> **Source passage**:
::::
Like many of their French and Spanish fathers, these people were identified
as “Creole,”
a term that was variously applied to people, livestock, produce, and architecture
to indicate that something or someone was born in the New World from European
stock. A creole community was established by the children and grandchildren
of Marie Thérèse and C. T. Pierre Metoyer on Isle Brevelle in the latter part
of the 18th century. Within the next hundred years, families of Chinese immigrants,
as well as a Russian minister, joined the Isle Brevelle community. The descendants
of this complex heritage still own almost 90% of their original colonial lands
on Cane
River. They maintain a strong Creole community built on a framework of enduring
family traditions and centered around the Saint
Augustine Catholic Church.
The Louisiana Purchase in 1803 gave the United States control over the vast Louisiana territory and its agricultural bounty. Fertile, alluvial soils and hardwood forests attracted Anglo-American planters and farmers to Red River and cotton became the new cash crop. These new settlers brought with them Protestant churches, public schools, and new attitudes about race and culture, causing relationships between slaves and free people to become more complicated. Steamboats from the port of New Orleans brought Jewish, Italian, and Syrian immigrants who worked as traders, merchants, and craftspeople in the growing community.
::::
> **Record excerpts**:

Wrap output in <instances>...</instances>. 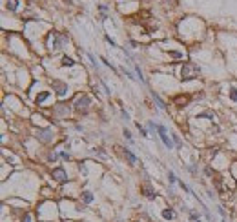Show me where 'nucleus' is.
Instances as JSON below:
<instances>
[{"label": "nucleus", "mask_w": 237, "mask_h": 222, "mask_svg": "<svg viewBox=\"0 0 237 222\" xmlns=\"http://www.w3.org/2000/svg\"><path fill=\"white\" fill-rule=\"evenodd\" d=\"M199 73H201V67L195 66V64H192V62H186V64L182 66V69H181V77H182L184 80H192V79H195Z\"/></svg>", "instance_id": "1"}, {"label": "nucleus", "mask_w": 237, "mask_h": 222, "mask_svg": "<svg viewBox=\"0 0 237 222\" xmlns=\"http://www.w3.org/2000/svg\"><path fill=\"white\" fill-rule=\"evenodd\" d=\"M157 131H159V135H160V140H162V144H164L166 147H173V142H172V139L168 137V131H166V127H162V126H157Z\"/></svg>", "instance_id": "2"}, {"label": "nucleus", "mask_w": 237, "mask_h": 222, "mask_svg": "<svg viewBox=\"0 0 237 222\" xmlns=\"http://www.w3.org/2000/svg\"><path fill=\"white\" fill-rule=\"evenodd\" d=\"M51 177H53L55 180H59V182H66V180H68V175H66V171H64L62 168H55V169H53V173H51Z\"/></svg>", "instance_id": "3"}, {"label": "nucleus", "mask_w": 237, "mask_h": 222, "mask_svg": "<svg viewBox=\"0 0 237 222\" xmlns=\"http://www.w3.org/2000/svg\"><path fill=\"white\" fill-rule=\"evenodd\" d=\"M53 87H55V91H57L59 97H64V95L68 93V86L62 84V82H59V80H53Z\"/></svg>", "instance_id": "4"}, {"label": "nucleus", "mask_w": 237, "mask_h": 222, "mask_svg": "<svg viewBox=\"0 0 237 222\" xmlns=\"http://www.w3.org/2000/svg\"><path fill=\"white\" fill-rule=\"evenodd\" d=\"M89 104H91V99H89V97H80L79 100L75 102V107H77V109H88Z\"/></svg>", "instance_id": "5"}, {"label": "nucleus", "mask_w": 237, "mask_h": 222, "mask_svg": "<svg viewBox=\"0 0 237 222\" xmlns=\"http://www.w3.org/2000/svg\"><path fill=\"white\" fill-rule=\"evenodd\" d=\"M37 137H39V139H40L42 142H49V140H51V131H49V129L39 131V133H37Z\"/></svg>", "instance_id": "6"}, {"label": "nucleus", "mask_w": 237, "mask_h": 222, "mask_svg": "<svg viewBox=\"0 0 237 222\" xmlns=\"http://www.w3.org/2000/svg\"><path fill=\"white\" fill-rule=\"evenodd\" d=\"M142 193H144L148 199H155V191H153L150 186H142Z\"/></svg>", "instance_id": "7"}, {"label": "nucleus", "mask_w": 237, "mask_h": 222, "mask_svg": "<svg viewBox=\"0 0 237 222\" xmlns=\"http://www.w3.org/2000/svg\"><path fill=\"white\" fill-rule=\"evenodd\" d=\"M124 155H126V159L130 160V164H135V162H137V157H135L130 149H126V151H124Z\"/></svg>", "instance_id": "8"}, {"label": "nucleus", "mask_w": 237, "mask_h": 222, "mask_svg": "<svg viewBox=\"0 0 237 222\" xmlns=\"http://www.w3.org/2000/svg\"><path fill=\"white\" fill-rule=\"evenodd\" d=\"M82 199H84V202L89 204V202H93V195H91L89 191H84V193H82Z\"/></svg>", "instance_id": "9"}, {"label": "nucleus", "mask_w": 237, "mask_h": 222, "mask_svg": "<svg viewBox=\"0 0 237 222\" xmlns=\"http://www.w3.org/2000/svg\"><path fill=\"white\" fill-rule=\"evenodd\" d=\"M17 6H19V0H7V9L15 11V9H17Z\"/></svg>", "instance_id": "10"}, {"label": "nucleus", "mask_w": 237, "mask_h": 222, "mask_svg": "<svg viewBox=\"0 0 237 222\" xmlns=\"http://www.w3.org/2000/svg\"><path fill=\"white\" fill-rule=\"evenodd\" d=\"M162 217H164V219H173L175 213H173L172 209H164V211H162Z\"/></svg>", "instance_id": "11"}, {"label": "nucleus", "mask_w": 237, "mask_h": 222, "mask_svg": "<svg viewBox=\"0 0 237 222\" xmlns=\"http://www.w3.org/2000/svg\"><path fill=\"white\" fill-rule=\"evenodd\" d=\"M48 97H49V93H48V91H44V93H40L39 97H37V104H40V102H44V100H46V99H48Z\"/></svg>", "instance_id": "12"}, {"label": "nucleus", "mask_w": 237, "mask_h": 222, "mask_svg": "<svg viewBox=\"0 0 237 222\" xmlns=\"http://www.w3.org/2000/svg\"><path fill=\"white\" fill-rule=\"evenodd\" d=\"M73 64H75L73 59H68V57H64V59H62V66H68V67H69V66H73Z\"/></svg>", "instance_id": "13"}, {"label": "nucleus", "mask_w": 237, "mask_h": 222, "mask_svg": "<svg viewBox=\"0 0 237 222\" xmlns=\"http://www.w3.org/2000/svg\"><path fill=\"white\" fill-rule=\"evenodd\" d=\"M230 99H232L234 102H237V89H235V87H232V89H230Z\"/></svg>", "instance_id": "14"}, {"label": "nucleus", "mask_w": 237, "mask_h": 222, "mask_svg": "<svg viewBox=\"0 0 237 222\" xmlns=\"http://www.w3.org/2000/svg\"><path fill=\"white\" fill-rule=\"evenodd\" d=\"M168 180H170V184H175V182H177V179H175V175H173L172 171L168 173Z\"/></svg>", "instance_id": "15"}, {"label": "nucleus", "mask_w": 237, "mask_h": 222, "mask_svg": "<svg viewBox=\"0 0 237 222\" xmlns=\"http://www.w3.org/2000/svg\"><path fill=\"white\" fill-rule=\"evenodd\" d=\"M153 99H155V102H157V104L160 106V107H166V106H164V102H162L160 99H159V95H155V93H153Z\"/></svg>", "instance_id": "16"}, {"label": "nucleus", "mask_w": 237, "mask_h": 222, "mask_svg": "<svg viewBox=\"0 0 237 222\" xmlns=\"http://www.w3.org/2000/svg\"><path fill=\"white\" fill-rule=\"evenodd\" d=\"M124 137H126V139H128V140L131 142V135H130V131H126V129H124Z\"/></svg>", "instance_id": "17"}, {"label": "nucleus", "mask_w": 237, "mask_h": 222, "mask_svg": "<svg viewBox=\"0 0 237 222\" xmlns=\"http://www.w3.org/2000/svg\"><path fill=\"white\" fill-rule=\"evenodd\" d=\"M173 142H175L177 146H181V139H179V137H175V135H173Z\"/></svg>", "instance_id": "18"}, {"label": "nucleus", "mask_w": 237, "mask_h": 222, "mask_svg": "<svg viewBox=\"0 0 237 222\" xmlns=\"http://www.w3.org/2000/svg\"><path fill=\"white\" fill-rule=\"evenodd\" d=\"M24 222H31V217H29V215H26V219H24Z\"/></svg>", "instance_id": "19"}]
</instances>
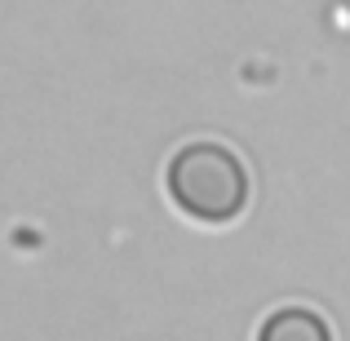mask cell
I'll return each instance as SVG.
<instances>
[{
  "mask_svg": "<svg viewBox=\"0 0 350 341\" xmlns=\"http://www.w3.org/2000/svg\"><path fill=\"white\" fill-rule=\"evenodd\" d=\"M257 341H333V337H328V324L315 310L288 306V310H275V315L266 319Z\"/></svg>",
  "mask_w": 350,
  "mask_h": 341,
  "instance_id": "2",
  "label": "cell"
},
{
  "mask_svg": "<svg viewBox=\"0 0 350 341\" xmlns=\"http://www.w3.org/2000/svg\"><path fill=\"white\" fill-rule=\"evenodd\" d=\"M169 195L196 222H231L248 204V173L222 142H191L169 160Z\"/></svg>",
  "mask_w": 350,
  "mask_h": 341,
  "instance_id": "1",
  "label": "cell"
}]
</instances>
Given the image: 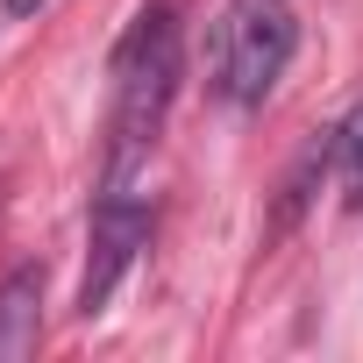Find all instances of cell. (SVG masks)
<instances>
[{
    "label": "cell",
    "mask_w": 363,
    "mask_h": 363,
    "mask_svg": "<svg viewBox=\"0 0 363 363\" xmlns=\"http://www.w3.org/2000/svg\"><path fill=\"white\" fill-rule=\"evenodd\" d=\"M186 79V29H178L171 0L150 8L121 29L114 43V121H107V193H128V171L157 150L164 114Z\"/></svg>",
    "instance_id": "6da1fadb"
},
{
    "label": "cell",
    "mask_w": 363,
    "mask_h": 363,
    "mask_svg": "<svg viewBox=\"0 0 363 363\" xmlns=\"http://www.w3.org/2000/svg\"><path fill=\"white\" fill-rule=\"evenodd\" d=\"M299 50V15L292 0H228L214 15V43H207V72H214V93L228 107H257L285 65Z\"/></svg>",
    "instance_id": "7a4b0ae2"
},
{
    "label": "cell",
    "mask_w": 363,
    "mask_h": 363,
    "mask_svg": "<svg viewBox=\"0 0 363 363\" xmlns=\"http://www.w3.org/2000/svg\"><path fill=\"white\" fill-rule=\"evenodd\" d=\"M143 242H150V214H143L128 193H107V200L93 207V235H86V278H79V313H86V320L107 313V299H114V285L128 278V264H135Z\"/></svg>",
    "instance_id": "3957f363"
},
{
    "label": "cell",
    "mask_w": 363,
    "mask_h": 363,
    "mask_svg": "<svg viewBox=\"0 0 363 363\" xmlns=\"http://www.w3.org/2000/svg\"><path fill=\"white\" fill-rule=\"evenodd\" d=\"M36 335H43V271L22 264L0 278V363L36 356Z\"/></svg>",
    "instance_id": "277c9868"
},
{
    "label": "cell",
    "mask_w": 363,
    "mask_h": 363,
    "mask_svg": "<svg viewBox=\"0 0 363 363\" xmlns=\"http://www.w3.org/2000/svg\"><path fill=\"white\" fill-rule=\"evenodd\" d=\"M335 171H342V207L363 214V100H356V114L335 128Z\"/></svg>",
    "instance_id": "5b68a950"
},
{
    "label": "cell",
    "mask_w": 363,
    "mask_h": 363,
    "mask_svg": "<svg viewBox=\"0 0 363 363\" xmlns=\"http://www.w3.org/2000/svg\"><path fill=\"white\" fill-rule=\"evenodd\" d=\"M43 8V0H8V15H36Z\"/></svg>",
    "instance_id": "8992f818"
}]
</instances>
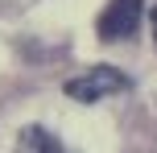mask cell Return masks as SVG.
I'll use <instances>...</instances> for the list:
<instances>
[{
  "instance_id": "1",
  "label": "cell",
  "mask_w": 157,
  "mask_h": 153,
  "mask_svg": "<svg viewBox=\"0 0 157 153\" xmlns=\"http://www.w3.org/2000/svg\"><path fill=\"white\" fill-rule=\"evenodd\" d=\"M128 79L116 71V66H91L87 75H78V79L66 83V95L78 99V104H95V99L103 95H116V91H124Z\"/></svg>"
},
{
  "instance_id": "2",
  "label": "cell",
  "mask_w": 157,
  "mask_h": 153,
  "mask_svg": "<svg viewBox=\"0 0 157 153\" xmlns=\"http://www.w3.org/2000/svg\"><path fill=\"white\" fill-rule=\"evenodd\" d=\"M141 8H145V0H112L99 13V37L103 41L128 37V33L136 29V21H141Z\"/></svg>"
},
{
  "instance_id": "3",
  "label": "cell",
  "mask_w": 157,
  "mask_h": 153,
  "mask_svg": "<svg viewBox=\"0 0 157 153\" xmlns=\"http://www.w3.org/2000/svg\"><path fill=\"white\" fill-rule=\"evenodd\" d=\"M17 153H62V145H58L46 128H37V124H33V128L21 132V145H17Z\"/></svg>"
},
{
  "instance_id": "4",
  "label": "cell",
  "mask_w": 157,
  "mask_h": 153,
  "mask_svg": "<svg viewBox=\"0 0 157 153\" xmlns=\"http://www.w3.org/2000/svg\"><path fill=\"white\" fill-rule=\"evenodd\" d=\"M153 41H157V8H153Z\"/></svg>"
}]
</instances>
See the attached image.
::::
> **Exercises**:
1. Reproduce the Cane River passage word for word between "a term that" and "Augustine Catholic Church.", inclusive.
2. According to the Cane River passage, which church is the Creole community centered around?
Rely only on the Cane River passage, not the records.

> **Answers to the exercises**:
1.
a term that was variously applied to people, livestock, produce, and architecture
to indicate that something or someone was born in the New World from European
stock. A creole community was established by the children and grandchildren
of Marie Thérèse and C. T. Pierre Metoyer on Isle Brevelle in the latter part
of the 18th century. Within the next hundred years, families of Chinese immigrants,
as well as a Russian minister, joined the Isle Brevelle community. The descendants
of this complex heritage still own almost 90% of their original colonial lands
on Cane
River. They maintain a strong Creole community built on a framework of enduring
family traditions and centered around the Saint
Augustine Catholic Church.

2. The Saint Augustine Catholic Church.